» EXERCISE AIM: According to the neighbor, what temperature did the day's heat in Flagstaff reach, as reported in the blog entry below?

--- BEGIN SOURCE PASSAGE ---

7.09.2003

My 6 month pregnant wife decided to move to the other bed for the night at 2 am. She was afraid that she was going to bruise her legs too badly from when she kept slapping them against me. Not really, but she has been getting pretty miserable here in our "heat wave" in Flagstaff. (Topped off at 94 degrees today according to the neighbor.)

I was starting to thoroughly enjoy the empty bed, since my poor wife has been beginning the restless night ordeal. Those men that have survived it know what I am talkin about. The rest of you will find out sooner or later.

At about 5 am, I hear the soft crunch of the carpet from Emma. "Yes, the sun is up, but no hunny, you need to go to sleep some more."

So my rotund spouse was replaced with a sticky foot 2 year old. SWEET! (BTW when I asked Abbie how to spell rotund, without even telling her why, she responded with, "A-S-S-H-O-L-E" which is all wrong. Men without children, make a note of that. Pregnant women always think you are talking about their weight or their temporary shape. Well, this time she was right, but most of the time she is waaaay wrong.)

--- END SOURCE PASSAGE ---
--- BEGIN DATA EXCERPT ---

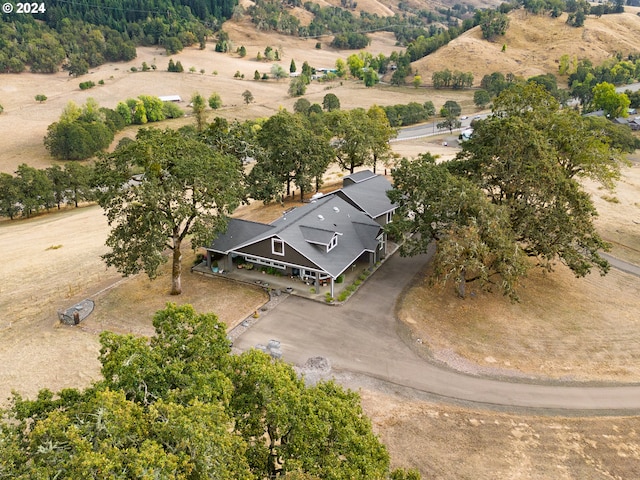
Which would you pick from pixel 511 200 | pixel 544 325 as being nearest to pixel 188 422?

--- END DATA EXCERPT ---

» EXERCISE RESPONSE: 94 degrees.